- **EXERCISE DIRECTIONS**:
Please copy out the lines from the start of the records through the line that contains "4759 millimetres", keeping both ends. Leave the pictures out of the answer.

◇ ◇ ◇ ◇ ◇ ◇ ◇

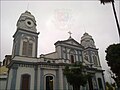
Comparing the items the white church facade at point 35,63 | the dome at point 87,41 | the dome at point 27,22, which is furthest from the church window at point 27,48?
the dome at point 87,41

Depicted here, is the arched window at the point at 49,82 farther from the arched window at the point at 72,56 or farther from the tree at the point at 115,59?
the tree at the point at 115,59

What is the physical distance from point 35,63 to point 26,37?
4759 millimetres

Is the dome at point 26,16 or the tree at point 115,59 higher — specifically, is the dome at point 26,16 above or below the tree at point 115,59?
above

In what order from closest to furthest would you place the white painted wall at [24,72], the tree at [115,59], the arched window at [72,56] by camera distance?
the tree at [115,59]
the white painted wall at [24,72]
the arched window at [72,56]

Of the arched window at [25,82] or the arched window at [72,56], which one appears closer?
the arched window at [25,82]

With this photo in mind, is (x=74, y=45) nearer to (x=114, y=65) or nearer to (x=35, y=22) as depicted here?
(x=35, y=22)

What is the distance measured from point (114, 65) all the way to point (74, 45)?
1140cm

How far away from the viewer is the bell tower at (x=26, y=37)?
22.3 m

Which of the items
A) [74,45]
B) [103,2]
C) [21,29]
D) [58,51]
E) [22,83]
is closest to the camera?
[103,2]

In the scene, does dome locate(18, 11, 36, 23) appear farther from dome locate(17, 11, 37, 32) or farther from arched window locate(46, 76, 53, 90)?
arched window locate(46, 76, 53, 90)

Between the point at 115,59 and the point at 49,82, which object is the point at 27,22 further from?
the point at 115,59

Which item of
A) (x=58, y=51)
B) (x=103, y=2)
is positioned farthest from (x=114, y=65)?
(x=58, y=51)

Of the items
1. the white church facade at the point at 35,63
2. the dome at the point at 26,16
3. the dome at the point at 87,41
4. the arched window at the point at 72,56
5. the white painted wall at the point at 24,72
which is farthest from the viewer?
the dome at the point at 87,41

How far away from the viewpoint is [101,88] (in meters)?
28.2
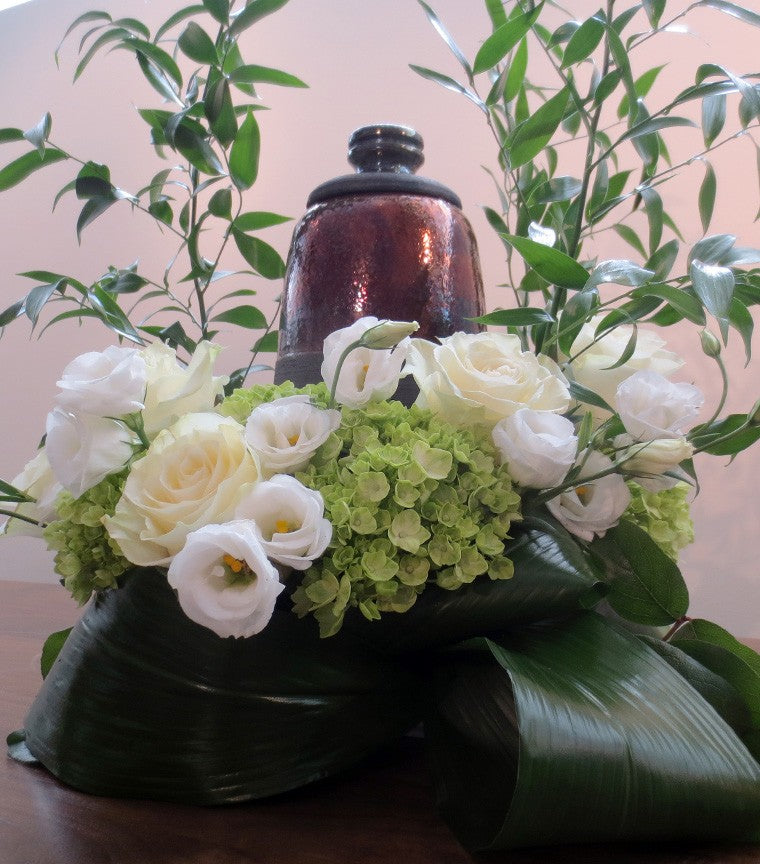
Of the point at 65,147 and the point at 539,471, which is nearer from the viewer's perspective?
the point at 539,471

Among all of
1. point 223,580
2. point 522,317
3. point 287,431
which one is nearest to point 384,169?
point 522,317

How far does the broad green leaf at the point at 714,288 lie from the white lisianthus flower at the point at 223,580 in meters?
0.28

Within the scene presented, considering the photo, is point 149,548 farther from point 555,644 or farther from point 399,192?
point 399,192

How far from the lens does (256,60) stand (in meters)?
1.54

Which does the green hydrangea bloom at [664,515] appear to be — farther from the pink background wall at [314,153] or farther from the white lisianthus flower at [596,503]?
the pink background wall at [314,153]

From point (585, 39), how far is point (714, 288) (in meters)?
0.24

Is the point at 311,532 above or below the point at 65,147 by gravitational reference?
below

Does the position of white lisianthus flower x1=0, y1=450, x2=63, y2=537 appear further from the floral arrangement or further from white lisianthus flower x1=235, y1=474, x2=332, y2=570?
white lisianthus flower x1=235, y1=474, x2=332, y2=570

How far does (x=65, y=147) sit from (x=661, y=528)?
1.66 m

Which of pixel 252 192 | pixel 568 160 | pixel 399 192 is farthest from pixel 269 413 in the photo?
pixel 252 192

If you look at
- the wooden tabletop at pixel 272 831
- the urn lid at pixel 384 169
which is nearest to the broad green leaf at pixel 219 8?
the urn lid at pixel 384 169

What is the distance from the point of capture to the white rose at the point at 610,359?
22.9 inches

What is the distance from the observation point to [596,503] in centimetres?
49

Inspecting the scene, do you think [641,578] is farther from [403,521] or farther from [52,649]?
[52,649]
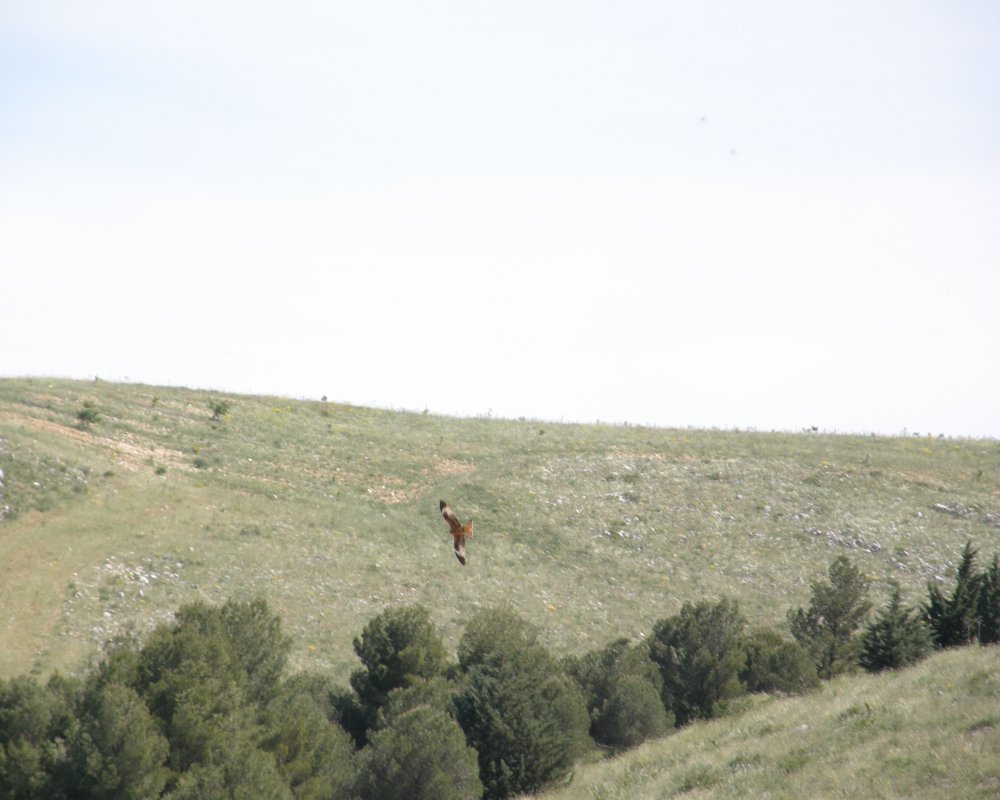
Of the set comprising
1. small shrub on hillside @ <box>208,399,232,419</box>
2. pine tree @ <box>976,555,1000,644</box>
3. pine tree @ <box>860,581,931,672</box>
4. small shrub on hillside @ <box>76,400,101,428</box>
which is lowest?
pine tree @ <box>860,581,931,672</box>

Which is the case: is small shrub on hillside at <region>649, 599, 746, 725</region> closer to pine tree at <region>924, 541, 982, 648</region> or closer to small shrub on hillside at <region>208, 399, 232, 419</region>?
pine tree at <region>924, 541, 982, 648</region>

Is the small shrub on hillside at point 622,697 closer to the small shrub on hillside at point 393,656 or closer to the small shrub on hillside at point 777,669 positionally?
the small shrub on hillside at point 777,669

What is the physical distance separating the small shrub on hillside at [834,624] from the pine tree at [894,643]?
980 millimetres

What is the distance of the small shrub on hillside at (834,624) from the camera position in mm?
Result: 34875

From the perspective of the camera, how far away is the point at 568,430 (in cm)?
7100

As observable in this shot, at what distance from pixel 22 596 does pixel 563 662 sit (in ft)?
55.9

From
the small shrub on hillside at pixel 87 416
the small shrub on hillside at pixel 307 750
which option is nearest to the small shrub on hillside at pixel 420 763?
the small shrub on hillside at pixel 307 750

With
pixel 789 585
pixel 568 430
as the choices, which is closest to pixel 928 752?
pixel 789 585

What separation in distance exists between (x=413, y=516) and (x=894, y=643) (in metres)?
24.0

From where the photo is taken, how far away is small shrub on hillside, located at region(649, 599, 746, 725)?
32.1 m

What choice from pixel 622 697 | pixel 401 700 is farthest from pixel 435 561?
pixel 401 700

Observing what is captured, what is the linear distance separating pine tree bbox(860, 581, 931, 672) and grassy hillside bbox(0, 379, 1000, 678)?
11.0 m

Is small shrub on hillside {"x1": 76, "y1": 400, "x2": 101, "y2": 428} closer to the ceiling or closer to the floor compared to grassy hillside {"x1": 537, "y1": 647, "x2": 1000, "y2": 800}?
closer to the ceiling

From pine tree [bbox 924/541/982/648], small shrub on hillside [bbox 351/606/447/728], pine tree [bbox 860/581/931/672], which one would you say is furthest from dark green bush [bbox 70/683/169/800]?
pine tree [bbox 924/541/982/648]
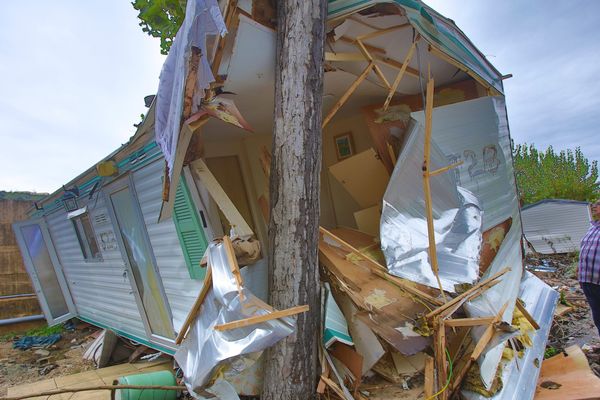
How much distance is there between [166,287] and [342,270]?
2.66 m

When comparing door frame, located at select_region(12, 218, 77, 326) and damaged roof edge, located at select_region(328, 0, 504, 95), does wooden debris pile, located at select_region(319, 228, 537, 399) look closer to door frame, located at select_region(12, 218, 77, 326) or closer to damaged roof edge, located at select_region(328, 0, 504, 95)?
damaged roof edge, located at select_region(328, 0, 504, 95)

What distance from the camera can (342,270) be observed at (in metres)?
3.22

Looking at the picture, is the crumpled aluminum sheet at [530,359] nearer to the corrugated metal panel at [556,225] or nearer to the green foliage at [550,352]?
the green foliage at [550,352]

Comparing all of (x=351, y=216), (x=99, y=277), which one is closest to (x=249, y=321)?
(x=351, y=216)

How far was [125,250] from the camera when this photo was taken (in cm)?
548

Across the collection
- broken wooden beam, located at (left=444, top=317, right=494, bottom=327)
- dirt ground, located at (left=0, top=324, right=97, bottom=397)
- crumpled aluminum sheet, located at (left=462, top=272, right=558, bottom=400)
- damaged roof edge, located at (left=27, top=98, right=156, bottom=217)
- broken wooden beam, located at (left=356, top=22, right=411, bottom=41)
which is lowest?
dirt ground, located at (left=0, top=324, right=97, bottom=397)

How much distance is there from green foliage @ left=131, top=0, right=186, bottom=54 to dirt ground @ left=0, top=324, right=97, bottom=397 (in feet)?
18.7

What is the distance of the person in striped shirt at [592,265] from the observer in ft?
12.0

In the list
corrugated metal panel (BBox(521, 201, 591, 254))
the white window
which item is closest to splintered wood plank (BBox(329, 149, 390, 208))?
the white window

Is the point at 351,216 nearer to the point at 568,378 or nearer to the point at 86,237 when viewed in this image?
the point at 568,378

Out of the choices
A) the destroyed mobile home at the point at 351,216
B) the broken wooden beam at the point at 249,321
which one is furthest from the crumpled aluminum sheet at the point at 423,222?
the broken wooden beam at the point at 249,321

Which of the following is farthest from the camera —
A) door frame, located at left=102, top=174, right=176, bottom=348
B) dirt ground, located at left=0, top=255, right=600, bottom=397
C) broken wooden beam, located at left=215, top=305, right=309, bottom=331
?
door frame, located at left=102, top=174, right=176, bottom=348

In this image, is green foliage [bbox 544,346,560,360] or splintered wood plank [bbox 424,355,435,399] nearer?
splintered wood plank [bbox 424,355,435,399]

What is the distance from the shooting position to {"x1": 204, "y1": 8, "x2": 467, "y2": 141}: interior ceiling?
2.78 metres
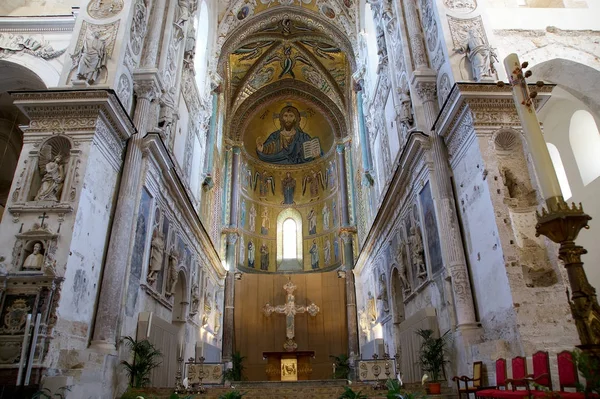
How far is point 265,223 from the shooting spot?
29.2 meters

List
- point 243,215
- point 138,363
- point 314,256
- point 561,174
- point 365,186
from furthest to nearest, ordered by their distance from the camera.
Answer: point 314,256 < point 243,215 < point 365,186 < point 561,174 < point 138,363

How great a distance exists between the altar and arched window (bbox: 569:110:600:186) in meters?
12.8

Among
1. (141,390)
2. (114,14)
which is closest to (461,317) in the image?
(141,390)

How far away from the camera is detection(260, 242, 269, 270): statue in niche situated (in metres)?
28.0

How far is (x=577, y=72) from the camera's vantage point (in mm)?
11641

◇ ◇ ◇ ◇ ◇ ◇ ◇

- **ANSWER**:
Comparing the items the white church facade at point 35,63 | the dome at point 87,41 | the dome at point 27,22, which is furthest from the church window at point 27,48?
the dome at point 87,41

Depicted here, is the arched window at the point at 49,82 farther from the arched window at the point at 72,56 or farther from the tree at the point at 115,59?
the tree at the point at 115,59

What is the physical distance from point 35,63 to point 26,37?
4759 millimetres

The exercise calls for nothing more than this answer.